# TEXTE À LIRE
__________
Pourtant, tous les nouveaux venus dans la profession ont, sans exceptions, distribué leurs cartes de visite à tour de bras. Avec la promesse, au final non tenue, d’être ‘’meilleur’’ que les autres.
Quand je dis ‘’meilleur’’, il faut comprendre que pratiquement tous les nouveaux concessionnaires ne sont pas des AOC du coin, qu’ils travaillent au GPS le temps de connaître la ville et que le monde entier veut les empêcher de travailler parce que les ‘’autres’’ sont racistes, menteurs, malhonnêtes, jaloux et j’en passe.
Faire la connaissance d’un nouvel indépendant, c’est comme participer à une campagne présidentielle Made in USA, tant l’autre ‘’candidat’’ est un tocard. C’est la merde qui se fout du balai, mais ça marche.
__________
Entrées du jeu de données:
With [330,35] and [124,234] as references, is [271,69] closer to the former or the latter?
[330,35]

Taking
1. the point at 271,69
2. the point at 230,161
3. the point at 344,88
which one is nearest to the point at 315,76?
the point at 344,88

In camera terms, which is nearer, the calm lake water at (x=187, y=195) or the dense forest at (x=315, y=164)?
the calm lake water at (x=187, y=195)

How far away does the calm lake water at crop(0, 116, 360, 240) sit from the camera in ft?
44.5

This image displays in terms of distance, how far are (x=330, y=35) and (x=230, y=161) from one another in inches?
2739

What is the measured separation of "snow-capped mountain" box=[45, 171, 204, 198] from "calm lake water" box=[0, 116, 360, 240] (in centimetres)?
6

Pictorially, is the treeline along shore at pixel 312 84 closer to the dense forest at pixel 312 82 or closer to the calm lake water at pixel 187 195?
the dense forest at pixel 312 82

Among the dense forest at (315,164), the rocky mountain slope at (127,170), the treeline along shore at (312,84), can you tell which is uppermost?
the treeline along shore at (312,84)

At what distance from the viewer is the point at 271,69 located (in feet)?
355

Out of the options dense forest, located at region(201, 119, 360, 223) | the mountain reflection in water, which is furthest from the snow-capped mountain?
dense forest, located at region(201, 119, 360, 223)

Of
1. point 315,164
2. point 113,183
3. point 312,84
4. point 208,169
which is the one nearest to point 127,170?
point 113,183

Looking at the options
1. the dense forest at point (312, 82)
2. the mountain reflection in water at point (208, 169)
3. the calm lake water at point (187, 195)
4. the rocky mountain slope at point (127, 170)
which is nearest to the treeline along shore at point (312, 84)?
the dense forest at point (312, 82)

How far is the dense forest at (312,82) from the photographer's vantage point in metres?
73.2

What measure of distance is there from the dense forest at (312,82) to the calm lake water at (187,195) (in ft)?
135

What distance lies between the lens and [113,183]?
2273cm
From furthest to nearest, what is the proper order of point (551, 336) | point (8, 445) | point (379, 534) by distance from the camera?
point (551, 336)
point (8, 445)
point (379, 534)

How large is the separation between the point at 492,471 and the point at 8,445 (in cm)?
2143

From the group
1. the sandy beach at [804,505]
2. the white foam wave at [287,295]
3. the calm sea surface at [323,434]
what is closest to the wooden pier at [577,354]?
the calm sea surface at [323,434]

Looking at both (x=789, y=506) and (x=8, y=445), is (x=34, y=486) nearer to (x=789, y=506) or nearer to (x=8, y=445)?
__________
# OBJECTIF
Dans le texte sur les nouveaux venus dans la profession, restitue mot pour mot tout ce qui va de « Quand je dis » jusqu'à « et j’en passe. ».

# RÉPONSE
Quand je dis ‘’meilleur’’, il faut comprendre que pratiquement tous les nouveaux concessionnaires ne sont pas des AOC du coin, qu’ils travaillent au GPS le temps de connaître la ville et que le monde entier veut les empêcher de travailler parce que les ‘’autres’’ sont racistes, menteurs, malhonnêtes, jaloux et j’en passe.